The number of clusters created on the initial generated set of questions (that were then used to seed questions for the next question generation requests) - we used 10 clusters and we suspect that fewer clusters would reduce diversity in the final list (however we did not test this).
Size of initial output — Is it always beneficial to maximize the size of the initial list of generated questions? We asked for 150 questions to be generated at once. This was the maximum allowed given output limits. We did not experiment with other values.

Results

Here are some examples of the final outputs

Table 2: Example Question-Answer Pair Results

Question	Answer (details obfuscated for privacy)
What are the top 5 parent brands with the highest quantity of items sold in Apr 2022?	The top 5 parent brands with the highest quantity of items sold in Apr 2022 are: [Brand A] - 5,546,528 items sold [Brand B] - 899,448 items sold [Brand C] - 813,086 items sold [Brand D] - 541,622 items sold [Brand E] - 282,393 items sold
What is the age bucket of the consumer who made the highest number of transactions in Jan 2022?	The age bucket of the consumer who made the highest number of transactions in Jan 2022 is 35-44.
What are the top 5 brands favored by the '35-44' age group?	The top 5 brands favored by the ‘35-44’ age group are: [Brand A] [Brand B] [Brand C] [Brand D] [Brand E]
In May 2022, how did the the total cost of purchased items across different income buckets compare?	In May 2022, the high-income bucket spent slightly less than the low-income bucket. The high-income bucket spent $23,351,150.08 while the low-income bucket spent $23,355,330.89. The mid-income bucket spent $22,304,979.97 which is less than both the high and low income buckets. The unknown income bucket spent the least, at $1,015,537.00.
What are the 5 most popular purchase times (day part) in Nov 2022?	The 5 most popular purchase times (day part) in Nov 2022 are: 4:00pm-8:59pm 11:00am-1:59pm 2:00pm-3:59pm 5:00am-10:59am Unknown
How many transactions involve both male and female adults on the trip in Mar 2023?	The number of transactions that involve both male and female adults on the trip in Mar 2023 is 1,498,788.
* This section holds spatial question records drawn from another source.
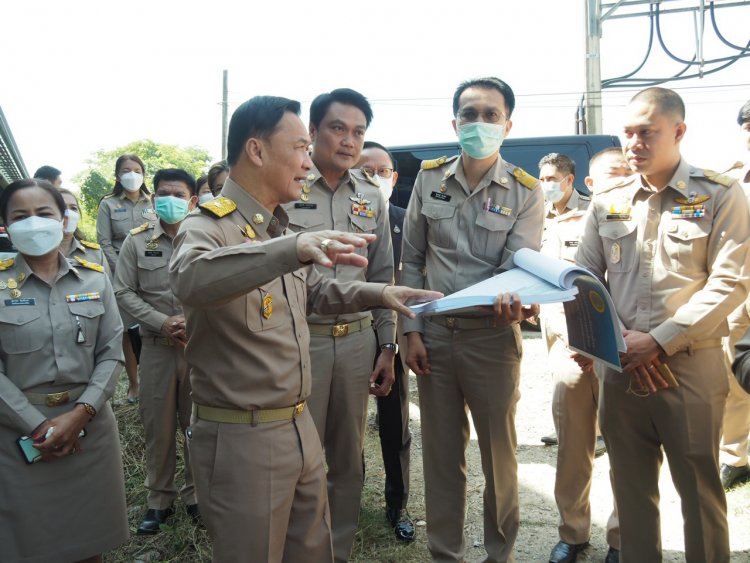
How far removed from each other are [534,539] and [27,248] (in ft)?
9.57

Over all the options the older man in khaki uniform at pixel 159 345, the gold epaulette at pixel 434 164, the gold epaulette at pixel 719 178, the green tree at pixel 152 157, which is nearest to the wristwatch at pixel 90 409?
the older man in khaki uniform at pixel 159 345

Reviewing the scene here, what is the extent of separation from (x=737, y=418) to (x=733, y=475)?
35 centimetres

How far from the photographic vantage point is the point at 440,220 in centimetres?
294

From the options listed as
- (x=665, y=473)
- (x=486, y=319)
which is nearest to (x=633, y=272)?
(x=486, y=319)

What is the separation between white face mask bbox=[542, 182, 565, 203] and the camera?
4.75 meters

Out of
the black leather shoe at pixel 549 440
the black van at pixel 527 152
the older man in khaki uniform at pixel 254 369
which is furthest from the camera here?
the black van at pixel 527 152

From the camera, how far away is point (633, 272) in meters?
2.54

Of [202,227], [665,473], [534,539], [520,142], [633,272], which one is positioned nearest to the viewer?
[202,227]

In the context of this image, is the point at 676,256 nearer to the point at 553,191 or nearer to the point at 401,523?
the point at 401,523

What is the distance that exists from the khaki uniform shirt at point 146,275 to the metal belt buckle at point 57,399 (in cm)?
123

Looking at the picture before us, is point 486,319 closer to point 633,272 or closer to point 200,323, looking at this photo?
point 633,272

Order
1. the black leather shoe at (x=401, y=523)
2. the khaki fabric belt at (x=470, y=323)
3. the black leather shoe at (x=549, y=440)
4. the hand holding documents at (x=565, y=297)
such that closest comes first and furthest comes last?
the hand holding documents at (x=565, y=297) < the khaki fabric belt at (x=470, y=323) < the black leather shoe at (x=401, y=523) < the black leather shoe at (x=549, y=440)

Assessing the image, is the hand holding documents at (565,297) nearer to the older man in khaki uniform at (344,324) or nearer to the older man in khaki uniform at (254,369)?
the older man in khaki uniform at (254,369)

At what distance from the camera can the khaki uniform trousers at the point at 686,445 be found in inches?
93.2
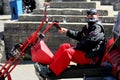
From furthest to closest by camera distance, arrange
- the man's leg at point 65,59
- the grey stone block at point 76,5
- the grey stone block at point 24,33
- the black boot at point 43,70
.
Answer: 1. the grey stone block at point 76,5
2. the grey stone block at point 24,33
3. the black boot at point 43,70
4. the man's leg at point 65,59

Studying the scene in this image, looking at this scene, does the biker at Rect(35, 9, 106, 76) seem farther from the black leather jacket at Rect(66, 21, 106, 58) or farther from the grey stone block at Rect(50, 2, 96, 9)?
the grey stone block at Rect(50, 2, 96, 9)

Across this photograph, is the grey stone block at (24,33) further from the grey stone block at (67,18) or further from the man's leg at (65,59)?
the man's leg at (65,59)

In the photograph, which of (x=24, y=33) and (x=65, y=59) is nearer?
(x=65, y=59)

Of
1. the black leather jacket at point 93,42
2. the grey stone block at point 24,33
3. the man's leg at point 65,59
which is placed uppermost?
the black leather jacket at point 93,42

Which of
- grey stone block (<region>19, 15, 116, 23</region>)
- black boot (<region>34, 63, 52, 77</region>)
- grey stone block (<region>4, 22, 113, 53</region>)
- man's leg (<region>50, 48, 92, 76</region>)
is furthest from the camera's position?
grey stone block (<region>19, 15, 116, 23</region>)

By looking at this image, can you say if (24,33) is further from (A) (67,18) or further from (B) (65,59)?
(B) (65,59)

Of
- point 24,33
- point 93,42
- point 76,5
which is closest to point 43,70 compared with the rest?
point 93,42

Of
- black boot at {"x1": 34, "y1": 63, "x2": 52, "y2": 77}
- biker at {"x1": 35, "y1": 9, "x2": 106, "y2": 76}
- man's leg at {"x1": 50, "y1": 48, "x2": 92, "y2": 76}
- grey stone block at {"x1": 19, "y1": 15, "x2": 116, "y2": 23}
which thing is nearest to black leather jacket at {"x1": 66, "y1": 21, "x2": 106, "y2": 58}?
biker at {"x1": 35, "y1": 9, "x2": 106, "y2": 76}

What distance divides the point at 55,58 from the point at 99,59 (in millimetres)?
707

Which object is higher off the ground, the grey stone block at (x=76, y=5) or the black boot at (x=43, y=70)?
the grey stone block at (x=76, y=5)

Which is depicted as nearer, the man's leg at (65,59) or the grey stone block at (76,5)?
the man's leg at (65,59)

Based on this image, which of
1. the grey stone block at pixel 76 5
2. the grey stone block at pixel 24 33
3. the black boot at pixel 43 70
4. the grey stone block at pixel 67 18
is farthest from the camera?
the grey stone block at pixel 76 5

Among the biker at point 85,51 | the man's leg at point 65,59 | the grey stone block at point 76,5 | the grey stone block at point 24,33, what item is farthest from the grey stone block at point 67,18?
the man's leg at point 65,59

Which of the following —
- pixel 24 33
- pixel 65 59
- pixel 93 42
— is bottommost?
pixel 24 33
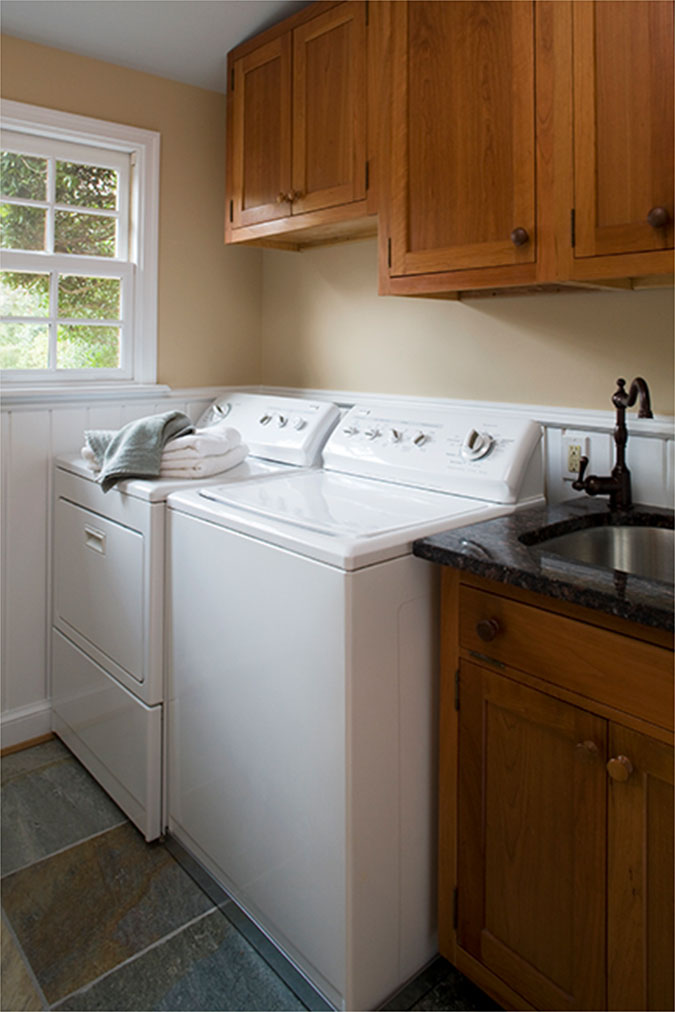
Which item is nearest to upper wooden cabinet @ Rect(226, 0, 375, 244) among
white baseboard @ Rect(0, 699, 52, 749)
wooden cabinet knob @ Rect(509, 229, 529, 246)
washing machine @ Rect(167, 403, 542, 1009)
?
wooden cabinet knob @ Rect(509, 229, 529, 246)

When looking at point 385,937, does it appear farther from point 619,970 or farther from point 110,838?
point 110,838

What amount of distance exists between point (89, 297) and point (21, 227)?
0.30 metres

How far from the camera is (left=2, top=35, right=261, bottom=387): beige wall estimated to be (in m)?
2.41

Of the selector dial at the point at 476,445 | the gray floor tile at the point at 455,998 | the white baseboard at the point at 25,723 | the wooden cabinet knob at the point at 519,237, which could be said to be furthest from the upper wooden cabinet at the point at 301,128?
the gray floor tile at the point at 455,998

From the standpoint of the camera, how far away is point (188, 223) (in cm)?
269

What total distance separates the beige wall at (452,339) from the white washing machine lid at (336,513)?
1.39 ft

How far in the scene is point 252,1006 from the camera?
1474 mm

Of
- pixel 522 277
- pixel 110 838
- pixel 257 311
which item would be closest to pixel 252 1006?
pixel 110 838

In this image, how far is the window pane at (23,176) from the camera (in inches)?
92.1

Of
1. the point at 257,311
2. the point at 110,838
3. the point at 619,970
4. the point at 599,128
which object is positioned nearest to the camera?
the point at 619,970

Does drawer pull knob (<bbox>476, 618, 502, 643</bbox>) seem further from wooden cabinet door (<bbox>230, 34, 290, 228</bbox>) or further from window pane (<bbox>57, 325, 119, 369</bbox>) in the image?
window pane (<bbox>57, 325, 119, 369</bbox>)

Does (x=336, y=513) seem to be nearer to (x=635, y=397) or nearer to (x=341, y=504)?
(x=341, y=504)

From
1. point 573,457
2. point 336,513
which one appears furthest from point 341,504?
point 573,457

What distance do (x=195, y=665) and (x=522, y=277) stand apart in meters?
1.17
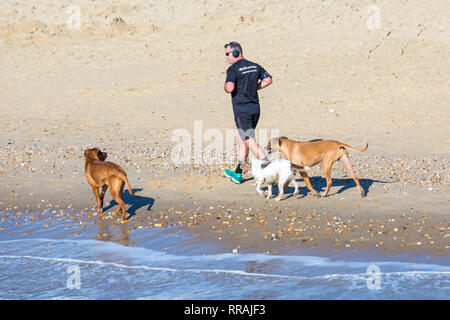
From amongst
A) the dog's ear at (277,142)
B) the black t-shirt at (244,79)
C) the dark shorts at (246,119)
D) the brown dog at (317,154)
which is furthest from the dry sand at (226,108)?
the black t-shirt at (244,79)

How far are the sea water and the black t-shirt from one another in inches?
122

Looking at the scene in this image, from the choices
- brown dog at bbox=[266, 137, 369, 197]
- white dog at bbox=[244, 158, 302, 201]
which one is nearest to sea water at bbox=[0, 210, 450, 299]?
white dog at bbox=[244, 158, 302, 201]

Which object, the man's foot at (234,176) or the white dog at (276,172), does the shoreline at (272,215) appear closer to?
the man's foot at (234,176)

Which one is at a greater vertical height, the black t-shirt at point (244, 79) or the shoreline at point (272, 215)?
the black t-shirt at point (244, 79)

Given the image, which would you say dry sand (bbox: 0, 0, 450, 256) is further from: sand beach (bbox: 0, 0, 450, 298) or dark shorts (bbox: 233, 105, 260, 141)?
dark shorts (bbox: 233, 105, 260, 141)

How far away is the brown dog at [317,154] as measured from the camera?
945 cm

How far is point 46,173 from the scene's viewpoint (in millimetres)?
11984

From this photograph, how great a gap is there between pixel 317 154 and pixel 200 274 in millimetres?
3792

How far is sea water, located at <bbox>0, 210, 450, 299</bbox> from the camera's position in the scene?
19.2ft

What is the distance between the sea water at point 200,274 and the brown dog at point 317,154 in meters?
2.82

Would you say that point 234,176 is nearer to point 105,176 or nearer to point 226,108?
point 105,176

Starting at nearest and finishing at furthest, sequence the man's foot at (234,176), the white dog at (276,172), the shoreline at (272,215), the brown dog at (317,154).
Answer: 1. the shoreline at (272,215)
2. the white dog at (276,172)
3. the brown dog at (317,154)
4. the man's foot at (234,176)

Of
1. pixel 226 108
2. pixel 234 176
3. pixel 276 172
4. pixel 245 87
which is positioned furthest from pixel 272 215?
pixel 226 108
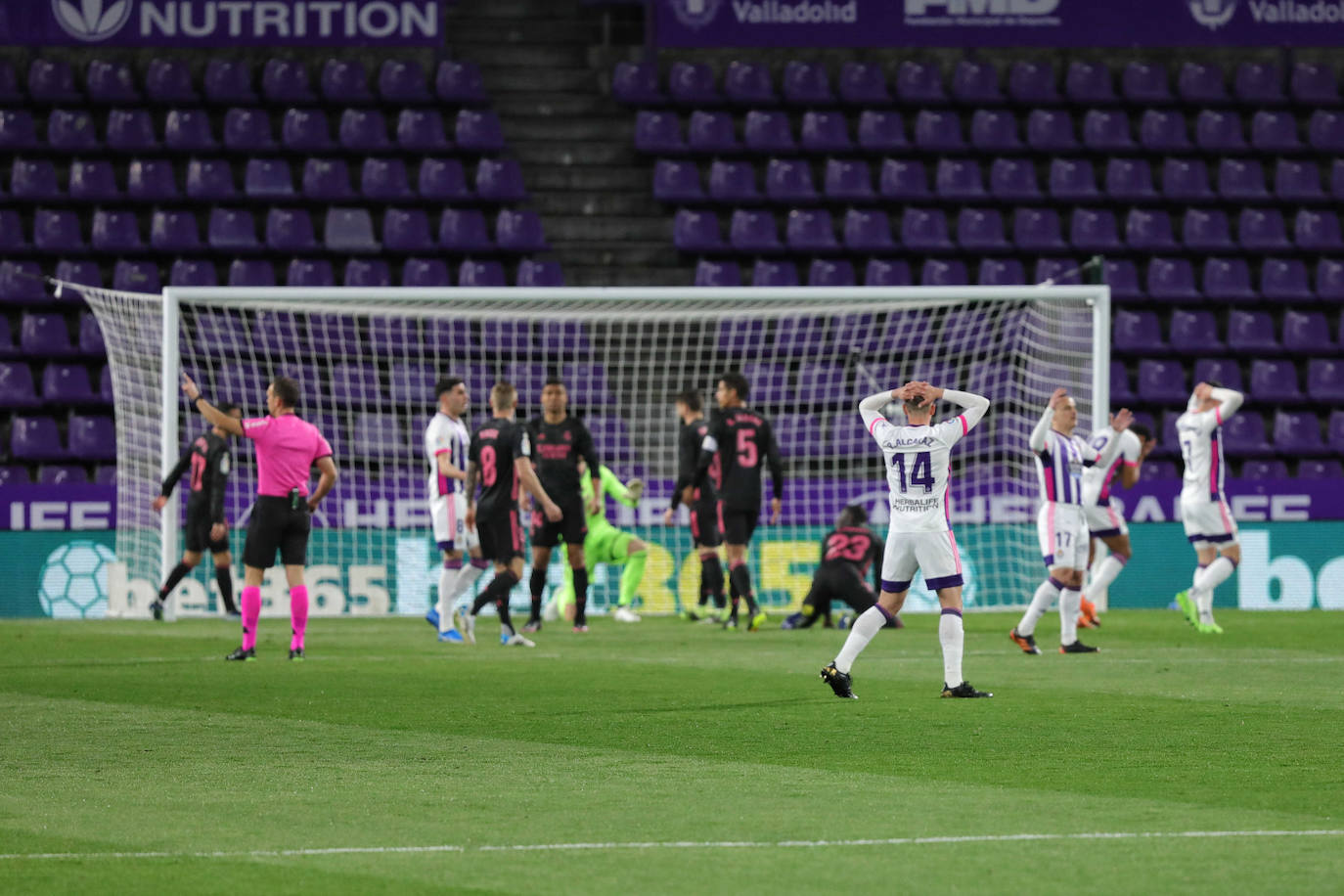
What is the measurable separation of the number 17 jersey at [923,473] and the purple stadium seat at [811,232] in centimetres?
1409

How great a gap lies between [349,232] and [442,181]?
143 cm

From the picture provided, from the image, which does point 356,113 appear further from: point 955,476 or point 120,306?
point 955,476

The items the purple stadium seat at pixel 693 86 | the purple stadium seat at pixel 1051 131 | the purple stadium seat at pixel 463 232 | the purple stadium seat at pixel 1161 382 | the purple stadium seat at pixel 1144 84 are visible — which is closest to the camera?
the purple stadium seat at pixel 1161 382

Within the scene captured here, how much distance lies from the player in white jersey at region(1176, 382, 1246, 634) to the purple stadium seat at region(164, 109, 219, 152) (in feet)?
44.7

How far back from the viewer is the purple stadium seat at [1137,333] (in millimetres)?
24641

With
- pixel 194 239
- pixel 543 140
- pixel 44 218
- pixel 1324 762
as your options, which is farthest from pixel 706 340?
pixel 1324 762

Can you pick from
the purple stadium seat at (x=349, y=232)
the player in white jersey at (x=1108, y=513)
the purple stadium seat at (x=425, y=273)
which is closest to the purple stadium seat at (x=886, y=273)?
the purple stadium seat at (x=425, y=273)

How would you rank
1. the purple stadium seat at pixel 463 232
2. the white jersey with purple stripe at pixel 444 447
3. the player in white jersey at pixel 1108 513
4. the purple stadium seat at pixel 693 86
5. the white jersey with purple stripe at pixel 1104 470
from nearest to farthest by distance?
1. the white jersey with purple stripe at pixel 1104 470
2. the white jersey with purple stripe at pixel 444 447
3. the player in white jersey at pixel 1108 513
4. the purple stadium seat at pixel 463 232
5. the purple stadium seat at pixel 693 86

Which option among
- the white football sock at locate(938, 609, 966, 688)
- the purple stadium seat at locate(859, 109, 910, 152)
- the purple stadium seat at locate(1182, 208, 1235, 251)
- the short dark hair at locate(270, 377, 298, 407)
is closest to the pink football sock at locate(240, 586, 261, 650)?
the short dark hair at locate(270, 377, 298, 407)

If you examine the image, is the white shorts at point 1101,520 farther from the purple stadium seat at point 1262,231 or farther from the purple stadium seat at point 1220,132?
the purple stadium seat at point 1220,132

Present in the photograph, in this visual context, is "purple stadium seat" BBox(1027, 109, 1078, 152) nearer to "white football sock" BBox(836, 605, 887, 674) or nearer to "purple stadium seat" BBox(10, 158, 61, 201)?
"purple stadium seat" BBox(10, 158, 61, 201)

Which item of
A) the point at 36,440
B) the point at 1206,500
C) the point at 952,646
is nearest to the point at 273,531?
the point at 952,646

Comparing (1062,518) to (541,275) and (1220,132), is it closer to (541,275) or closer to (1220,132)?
(541,275)

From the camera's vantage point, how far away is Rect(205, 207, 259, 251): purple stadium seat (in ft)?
79.9
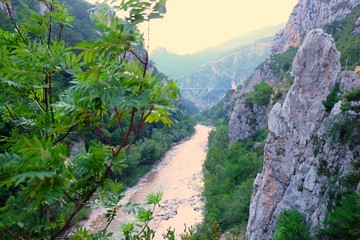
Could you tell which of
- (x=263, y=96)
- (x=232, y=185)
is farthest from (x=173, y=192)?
(x=263, y=96)

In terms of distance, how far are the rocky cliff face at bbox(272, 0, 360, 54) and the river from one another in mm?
38285

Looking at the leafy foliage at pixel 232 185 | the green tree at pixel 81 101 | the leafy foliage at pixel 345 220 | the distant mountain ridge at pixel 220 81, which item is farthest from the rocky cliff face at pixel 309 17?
the distant mountain ridge at pixel 220 81

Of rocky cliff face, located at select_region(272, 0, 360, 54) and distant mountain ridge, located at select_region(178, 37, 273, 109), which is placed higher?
rocky cliff face, located at select_region(272, 0, 360, 54)

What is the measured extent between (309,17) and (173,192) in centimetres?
6150

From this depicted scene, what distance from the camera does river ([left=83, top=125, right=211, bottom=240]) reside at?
2178 centimetres

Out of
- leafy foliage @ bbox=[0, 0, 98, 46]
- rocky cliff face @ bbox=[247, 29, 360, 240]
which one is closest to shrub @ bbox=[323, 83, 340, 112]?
rocky cliff face @ bbox=[247, 29, 360, 240]

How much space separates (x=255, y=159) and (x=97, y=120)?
2419cm

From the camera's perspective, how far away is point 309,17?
2657 inches

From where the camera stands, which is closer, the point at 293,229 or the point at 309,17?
the point at 293,229

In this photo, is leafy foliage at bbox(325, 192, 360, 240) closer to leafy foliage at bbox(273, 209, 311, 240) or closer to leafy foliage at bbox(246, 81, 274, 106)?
leafy foliage at bbox(273, 209, 311, 240)

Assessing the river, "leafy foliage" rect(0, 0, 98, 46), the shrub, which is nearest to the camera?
"leafy foliage" rect(0, 0, 98, 46)

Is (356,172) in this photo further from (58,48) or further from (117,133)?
(117,133)

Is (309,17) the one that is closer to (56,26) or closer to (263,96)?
(263,96)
After running the process multiple times, we created a validated list of 3,322 question-answer pairs. To get a rough sense of whether the questions were diverse, we enlisted two subject matter experts to create 10 “standard” business questions from the dataset and 10 “obscure” questions from the dataset. Our AI generated synthetic set contained 100% of the standard questions and 73% of the obscure questions created by the subject matter experts. Interestingly, the questions that the subject matter experts came up with that were not covered in the synthetic dataset were related to changes in complex patterns over time. For example “how have my consumers’ demographics changed over time?” or “What are the demographics of people who use to buy my product but have since moved to a competitor?”.

Our subject matter experts took 2 minutes on average to generate each question. Writing and validating the appropriate SQL query took 15 minutes per question. Writing the answer took another 2 minutes. So for one question, a human with knowledge of SQL, the database schema and CPG business concerns would take about 19 minutes. In comparison, the LLM wrote questions in 1.9 seconds, wrote and validated queries in 78.4 seconds, and wrote answers in 3.2 seconds for a total of 83.5 seconds. This is a 93.1% reduction in the time required to create a training set data.

Conclusion

Our task of creating question-answer pairs for training data was greatly accelerated by leveraging an LLM to draft most of the code, generate questions, generate SQL queries to retrieve the data, and then finally generate answers given the data. A task of multiple weeks was reduced to a few days!

Training your own LLM can provide significant cost savings, greater privacy, and better performance. Using the methods described here, an existing LLM can be leveraged to securely create a training set from any internal database. Once created, you are well on your way to having your own secure LLM optimized for your business data.